Information provided »
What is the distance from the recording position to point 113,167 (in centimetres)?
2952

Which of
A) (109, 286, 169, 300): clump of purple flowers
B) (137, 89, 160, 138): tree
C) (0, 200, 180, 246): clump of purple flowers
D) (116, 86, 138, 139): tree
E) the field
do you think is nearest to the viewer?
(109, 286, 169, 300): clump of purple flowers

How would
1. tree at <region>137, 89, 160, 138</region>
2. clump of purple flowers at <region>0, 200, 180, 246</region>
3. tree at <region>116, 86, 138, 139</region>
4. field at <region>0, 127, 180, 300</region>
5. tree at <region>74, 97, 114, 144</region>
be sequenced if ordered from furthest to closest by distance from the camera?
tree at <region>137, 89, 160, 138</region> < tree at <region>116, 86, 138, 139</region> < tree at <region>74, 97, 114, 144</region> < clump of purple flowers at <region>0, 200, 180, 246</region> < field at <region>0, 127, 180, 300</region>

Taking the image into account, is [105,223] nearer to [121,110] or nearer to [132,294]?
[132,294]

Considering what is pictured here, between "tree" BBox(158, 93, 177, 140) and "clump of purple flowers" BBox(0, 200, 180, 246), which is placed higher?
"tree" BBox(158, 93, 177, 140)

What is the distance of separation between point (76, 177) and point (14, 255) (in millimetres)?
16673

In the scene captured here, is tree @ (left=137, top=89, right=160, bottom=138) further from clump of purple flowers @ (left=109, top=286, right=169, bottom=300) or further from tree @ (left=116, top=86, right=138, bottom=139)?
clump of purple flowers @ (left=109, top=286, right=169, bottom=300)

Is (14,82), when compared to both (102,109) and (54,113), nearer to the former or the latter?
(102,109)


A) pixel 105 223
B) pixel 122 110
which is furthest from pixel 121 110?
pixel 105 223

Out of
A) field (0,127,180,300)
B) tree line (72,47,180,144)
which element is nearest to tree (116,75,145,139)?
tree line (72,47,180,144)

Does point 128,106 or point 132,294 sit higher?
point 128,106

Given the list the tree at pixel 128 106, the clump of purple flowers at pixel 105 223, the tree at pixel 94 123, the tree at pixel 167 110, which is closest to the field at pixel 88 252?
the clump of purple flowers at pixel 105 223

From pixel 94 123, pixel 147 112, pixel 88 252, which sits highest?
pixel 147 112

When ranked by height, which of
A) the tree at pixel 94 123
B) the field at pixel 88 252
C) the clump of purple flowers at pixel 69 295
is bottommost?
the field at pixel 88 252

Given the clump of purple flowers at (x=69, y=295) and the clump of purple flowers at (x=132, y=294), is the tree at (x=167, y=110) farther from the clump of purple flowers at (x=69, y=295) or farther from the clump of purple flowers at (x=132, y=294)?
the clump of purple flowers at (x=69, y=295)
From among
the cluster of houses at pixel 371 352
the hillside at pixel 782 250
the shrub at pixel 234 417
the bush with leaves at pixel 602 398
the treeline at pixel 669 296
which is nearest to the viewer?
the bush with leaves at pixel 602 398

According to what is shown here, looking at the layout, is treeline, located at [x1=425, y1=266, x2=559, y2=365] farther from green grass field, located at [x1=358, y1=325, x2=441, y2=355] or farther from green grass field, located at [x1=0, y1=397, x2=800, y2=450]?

What is being asked »
Return every entry verbatim.

Expected answer »
What is the distance from the recording position to point 113,167 (in centimetres)?
2952

Which of
A) (109, 286, 169, 300): clump of purple flowers
B) (137, 89, 160, 138): tree
C) (0, 200, 180, 246): clump of purple flowers
D) (116, 86, 138, 139): tree
E) the field
do you think is nearest to the viewer?
(109, 286, 169, 300): clump of purple flowers

How would
1. tree at <region>137, 89, 160, 138</region>
2. clump of purple flowers at <region>0, 200, 180, 246</region>
3. tree at <region>116, 86, 138, 139</region>
4. field at <region>0, 127, 180, 300</region>
5. tree at <region>74, 97, 114, 144</region>
be sequenced if ordered from furthest to closest by distance from the camera?
tree at <region>137, 89, 160, 138</region> < tree at <region>116, 86, 138, 139</region> < tree at <region>74, 97, 114, 144</region> < clump of purple flowers at <region>0, 200, 180, 246</region> < field at <region>0, 127, 180, 300</region>

Taking the image into account, is [105,223] nearer to [121,110] or nearer to [132,294]?
[132,294]

Considering what is pictured here, between "tree" BBox(158, 93, 177, 140) and "clump of purple flowers" BBox(0, 200, 180, 246), which is placed higher?
"tree" BBox(158, 93, 177, 140)

What is the distance of separation between point (76, 177) and point (14, 255) (in millimetres)?
16673

In the scene captured here, is tree @ (left=137, top=89, right=160, bottom=138) further from clump of purple flowers @ (left=109, top=286, right=169, bottom=300) or further from tree @ (left=116, top=86, right=138, bottom=139)?
clump of purple flowers @ (left=109, top=286, right=169, bottom=300)

Is (14,82), when compared to both (102,109) and (54,113), nearer to the former or the latter?
(102,109)


A) pixel 105 223
B) pixel 122 110
which is furthest from pixel 121 110?
pixel 105 223

Out of
A) field (0,127,180,300)
B) tree line (72,47,180,144)
which element is nearest to tree (116,75,145,139)?
tree line (72,47,180,144)

Does point 128,106 or point 132,294 sit higher?
point 128,106

Given the list the tree at pixel 128 106, the clump of purple flowers at pixel 105 223, the tree at pixel 94 123, the tree at pixel 167 110, which is closest to the field at pixel 88 252?
the clump of purple flowers at pixel 105 223

From pixel 94 123, pixel 147 112, pixel 88 252, which sits highest?
pixel 147 112

When ranked by height, which of
A) the tree at pixel 94 123
B) the field at pixel 88 252
C) the clump of purple flowers at pixel 69 295
is bottommost?
the field at pixel 88 252

Given the clump of purple flowers at (x=69, y=295) and the clump of purple flowers at (x=132, y=294), is the tree at (x=167, y=110) farther from the clump of purple flowers at (x=69, y=295) or farther from the clump of purple flowers at (x=132, y=294)?
the clump of purple flowers at (x=69, y=295)
From among
the cluster of houses at pixel 371 352
the hillside at pixel 782 250
the shrub at pixel 234 417
the bush with leaves at pixel 602 398
the treeline at pixel 669 296
which is nearest to the viewer?
the bush with leaves at pixel 602 398

According to what is shown here, looking at the layout, is treeline, located at [x1=425, y1=266, x2=559, y2=365] farther from green grass field, located at [x1=358, y1=325, x2=441, y2=355] or farther from green grass field, located at [x1=0, y1=397, x2=800, y2=450]?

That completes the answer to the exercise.